Rewrite all of the records below as a numbered list. Leave out blank lines and the pictures.

#####

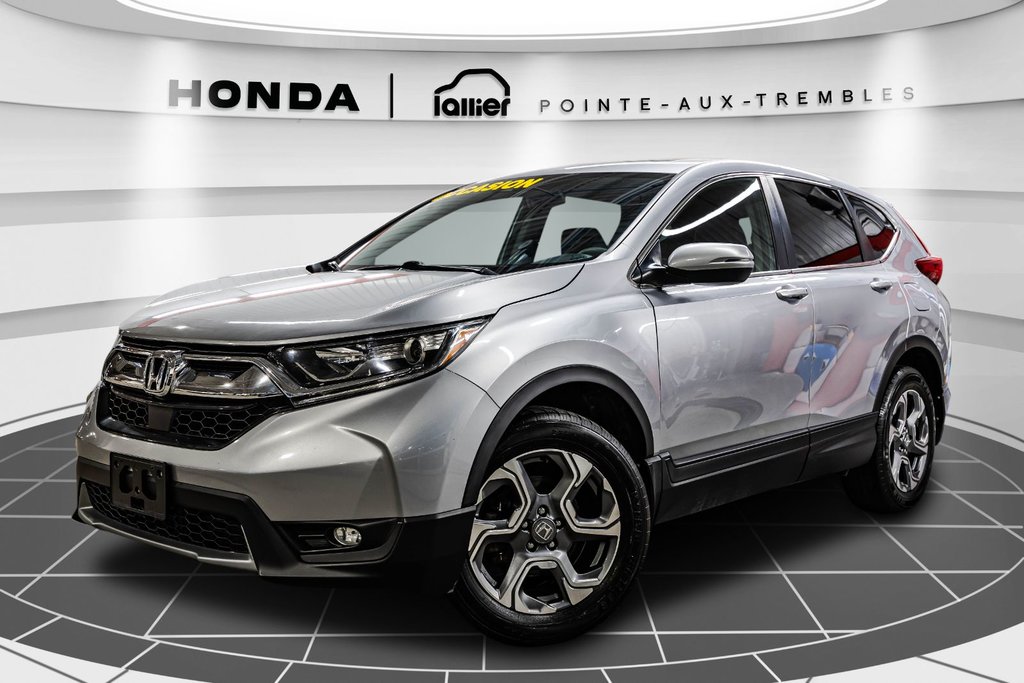 Honda CR-V EX-L JAMAIS ACCIDENTÉ 2019 à , Québec - 1 - w1024h768px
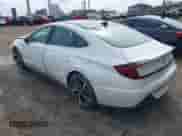 2022 Hyundai Sonata SEL Plus с VIN 5NPEJ4J28NH144660, выставлен на аукционе IAAI как лот 43298196 с пробегом 44 557 миль миль и . История ставок и продаж доступна на DreamBid. Изображение 3.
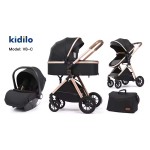 Baby Pram Factory - High Quality Linen Infant Carriage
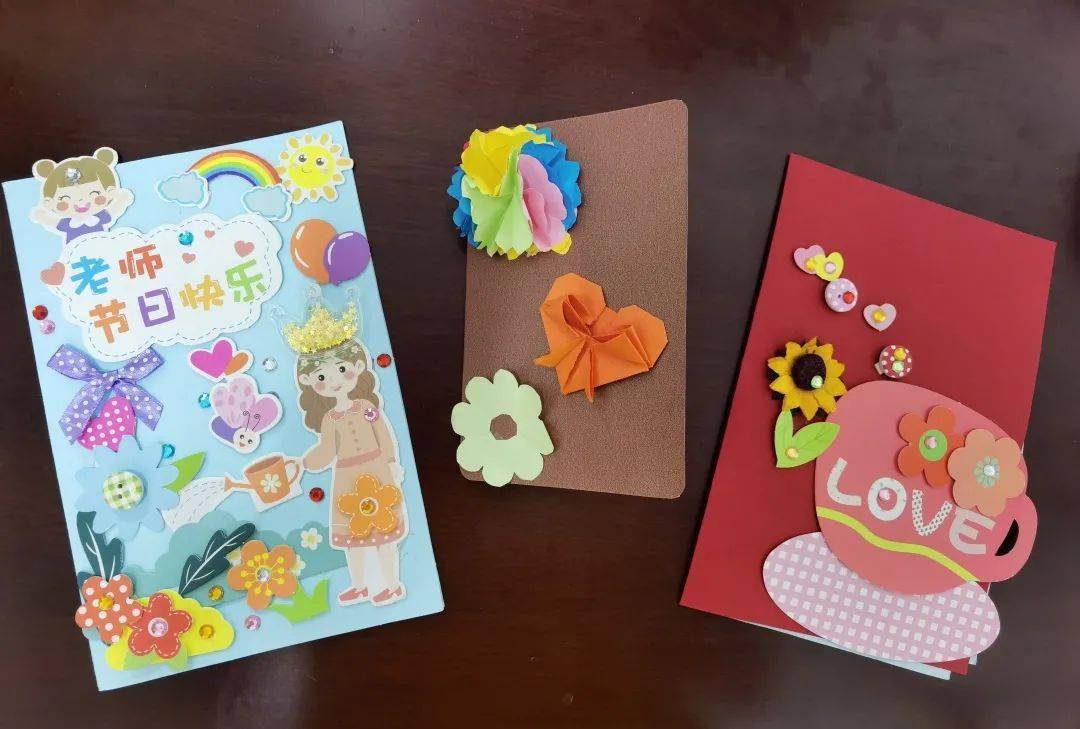 学生发展丨师者慧心 仁爱暖情--江山小学爱生月系列活动之尊师活动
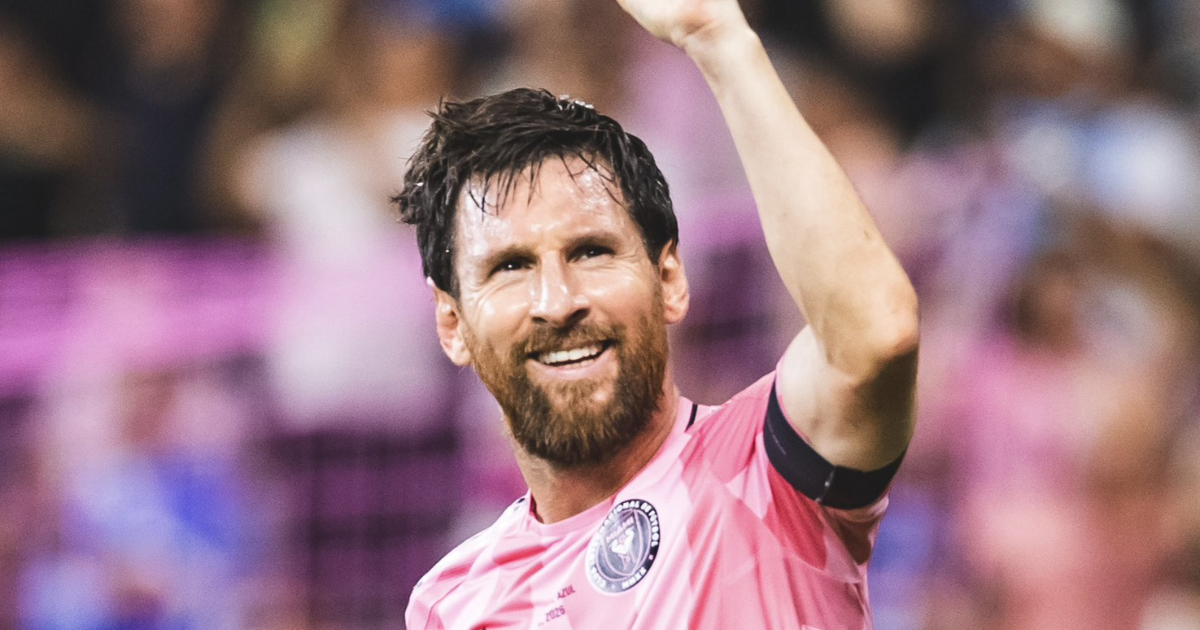 Messi gol Cruz Azul campeones cup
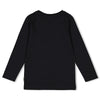 Jongens Longsleeve Sky High - Jump For Joy van Sturdy in de kleur Antraciet in maat 128.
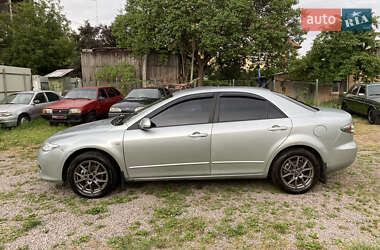 Седан Mazda 6 2007 в 
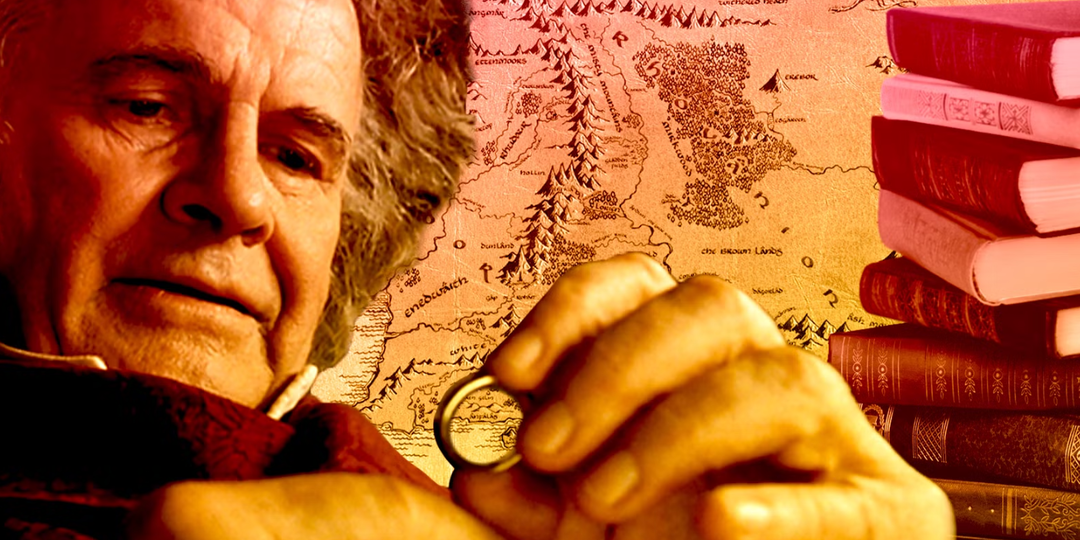 Как романы "Хоббит" и "Властелин колец" были приняты в момент их выхода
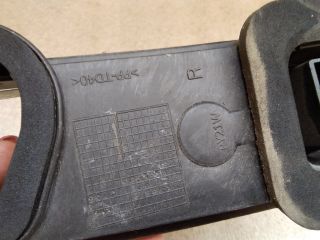 bontott DACIA LOGAN Jobb Hátsó Lámpa Foglalat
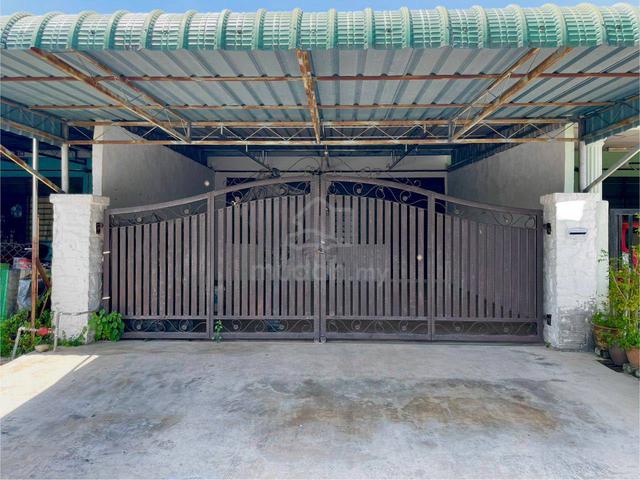 Teres Setingkat Taman Mutiara Sungai Kob, Karangan Kulim|Open Facing 1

#####

OUTPUT FOR THIS TASK
1.  Honda CR-V EX-L JAMAIS ACCIDENTÉ 2019 à , Québec - 1 - w1024h768px
2.  2022 Hyundai Sonata SEL Plus с VIN 5NPEJ4J28NH144660, выставлен на аукционе IAAI как лот 43298196 с пробегом 44 557 миль миль и . История ставок и продаж доступна на DreamBid. Изображение 3.
3.  Baby Pram Factory - High Quality Linen Infant Carriage
4.  学生发展丨师者慧心 仁爱暖情--江山小学爱生月系列活动之尊师活动
5.  Messi gol Cruz Azul campeones cup
6.  Jongens Longsleeve Sky High - Jump For Joy van Sturdy in de kleur Antraciet in maat 128.
7.  Седан Mazda 6 2007 в 
8.  Как романы "Хоббит" и "Властелин колец" были приняты в момент их выхода
9.  bontott DACIA LOGAN Jobb Hátsó Lámpa Foglalat
10.  Teres Setingkat Taman Mutiara Sungai Kob, Karangan Kulim|Open Facing 1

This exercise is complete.